СТИВЕН ДЖЕЙ ГУЛД представлял свою идею «прокручивания пленки» как мыслительный эксперимент, который, как он считал, невозможно осуществить. «Плохая новость в том[89], что вряд ли нам удастся осуществить этот эксперимент», – писал он. Но на самом деле это можно проделать с микробами. Наличие возможности заморозить и оживить микробов означает, что мы способны повернуть время вспять, прокрутить пленку истории. Замороженные образцы предковых популяций можно снова возродить и встроить в процесс эволюции, а потом пронаблюдать, будет ли итог таким же, как в первый раз. Это важнейшее преимущество работы с микробами, которое, по словам Ленски, он недооценивал, когда начинал свой эксперимент. Он полагал, что готовит реплицированный аналог метафоре Гулда – параллельную эволюцию двенадцати популяций, – но возможность возрождать популяции замороженных микробов означала, что он действительно способен прокрутить пленку, вернуться назад во времени и начать все заново.
Итак, зимой 2004 года шанс нажать на «повтор» выпал двадцатисемилетнему аспиранту Заку Блаунту, недавно прибывшему в лабораторию Ленски.
Блаунт, мягкий и учтивый уроженец южного штата Джорджия, испытывающий, как ни странно, любовь к суровым северным зимам, приехал в Мичиган не для того, чтобы работать с Ленски. Но в той лаборатории, куда он собирался, у него что-то не сложилось, и он начал искать другие варианты. Блаунту понравился основанный на гипотезах подход, применявшийся в лаборатории Ленски, а Ленски увидел в Блаунте молодого человека, «серьезного и умного[90], спокойного, склонного заниматься наукой из любопытства и тяге к знаниям».
Блаунт оказался в лаборатории в правильное время: Борланд только что установила, что у популяции Ага-3 развилась способность использовать цитрат. Это влекло за собой массу других вопросов.

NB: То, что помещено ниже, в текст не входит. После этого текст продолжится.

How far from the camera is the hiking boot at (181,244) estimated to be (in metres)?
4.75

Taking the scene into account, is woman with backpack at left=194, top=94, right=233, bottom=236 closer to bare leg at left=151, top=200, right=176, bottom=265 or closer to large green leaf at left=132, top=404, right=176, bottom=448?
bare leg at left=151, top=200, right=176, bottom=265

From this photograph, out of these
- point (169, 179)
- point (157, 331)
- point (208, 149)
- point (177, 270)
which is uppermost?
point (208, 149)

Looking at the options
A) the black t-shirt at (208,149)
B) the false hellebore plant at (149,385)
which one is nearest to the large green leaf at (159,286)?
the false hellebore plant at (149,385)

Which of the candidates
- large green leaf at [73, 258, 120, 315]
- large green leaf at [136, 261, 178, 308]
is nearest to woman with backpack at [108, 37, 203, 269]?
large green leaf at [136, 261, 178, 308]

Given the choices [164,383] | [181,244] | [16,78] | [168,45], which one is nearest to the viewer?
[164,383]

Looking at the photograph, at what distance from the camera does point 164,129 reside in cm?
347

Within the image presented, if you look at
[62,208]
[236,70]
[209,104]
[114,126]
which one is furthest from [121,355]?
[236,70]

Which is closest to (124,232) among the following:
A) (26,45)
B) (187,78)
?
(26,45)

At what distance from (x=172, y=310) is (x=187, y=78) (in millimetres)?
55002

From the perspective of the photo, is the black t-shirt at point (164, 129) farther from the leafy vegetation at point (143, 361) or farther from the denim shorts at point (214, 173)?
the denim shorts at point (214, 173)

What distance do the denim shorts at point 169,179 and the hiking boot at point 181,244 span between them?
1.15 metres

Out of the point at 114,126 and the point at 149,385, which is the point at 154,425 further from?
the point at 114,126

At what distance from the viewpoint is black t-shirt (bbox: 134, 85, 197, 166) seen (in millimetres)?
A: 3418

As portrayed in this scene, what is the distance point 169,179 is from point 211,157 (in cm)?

Изначально Блаунт работал над частью проекта, возглавляемого Борланд. Но после того как она в том же году переехала с мужем в Китай, Ленски перепоручил ему весь проект. И вряд ли кто-то из них догадывался, что он выльется в итоге в десятилетний труд и что за этим последует не только докторская степень Блаунта, но и многие годы исследований, и его международное признание.
Облаченный в свой «фирменный» окрасившийся лабораторный халат (изначально зеленый, а теперь голубой), Блаунт приступил к работе. К тому моменту уже триллионы E.coli прожили и умерли в ходе эксперимента (двенадцать популяций, тридцать тысяч генераций, десятки миллионов клеток с переносимым объемом в день, считайте). А потому казалось маловероятным, что способность переваривать цитрат («Cit+» на языке лаборатории Ленски
[51]) была результатом одной-единственной мутации: если единственное генетическое изменение могло породить данную способность, учитывая миллиарды мутаций, которые, вероятно, происходили в ходе эксперимента, то наверняка Cit+ эволюционировала довольно быстро или во множестве популяций.